--- Start of Stored records ---

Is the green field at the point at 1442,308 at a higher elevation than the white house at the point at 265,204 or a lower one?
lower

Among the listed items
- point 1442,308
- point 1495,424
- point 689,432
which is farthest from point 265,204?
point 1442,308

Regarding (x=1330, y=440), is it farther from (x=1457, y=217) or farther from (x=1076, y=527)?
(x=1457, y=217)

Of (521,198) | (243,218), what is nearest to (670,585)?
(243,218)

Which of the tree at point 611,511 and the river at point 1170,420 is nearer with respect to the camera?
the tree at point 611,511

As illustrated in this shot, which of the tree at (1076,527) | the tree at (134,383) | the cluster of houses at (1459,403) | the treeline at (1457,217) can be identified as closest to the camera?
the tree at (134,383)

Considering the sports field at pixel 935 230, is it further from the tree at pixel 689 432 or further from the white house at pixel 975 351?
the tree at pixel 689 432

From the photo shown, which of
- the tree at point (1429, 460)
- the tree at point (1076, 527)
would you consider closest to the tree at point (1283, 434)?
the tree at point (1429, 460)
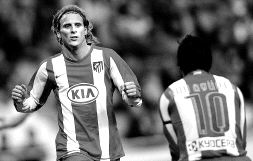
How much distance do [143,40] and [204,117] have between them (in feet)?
27.8

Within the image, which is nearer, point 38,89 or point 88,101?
point 88,101

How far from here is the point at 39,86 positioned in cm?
685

--- End of Stored records ---

Given instruction: Express the records starting at the line containing "Within the image, which" and ending at the end of the records as a two-column CSV with the header columns "record" and "answer" and one row per record. Put each value in a single quoted field, with any line breaks replaced by spaces.

Result of the task:
record,answer
"Within the image, which is nearer, point 38,89 or point 88,101?","point 88,101"
"How far from here is the point at 39,86 positioned in cm?","685"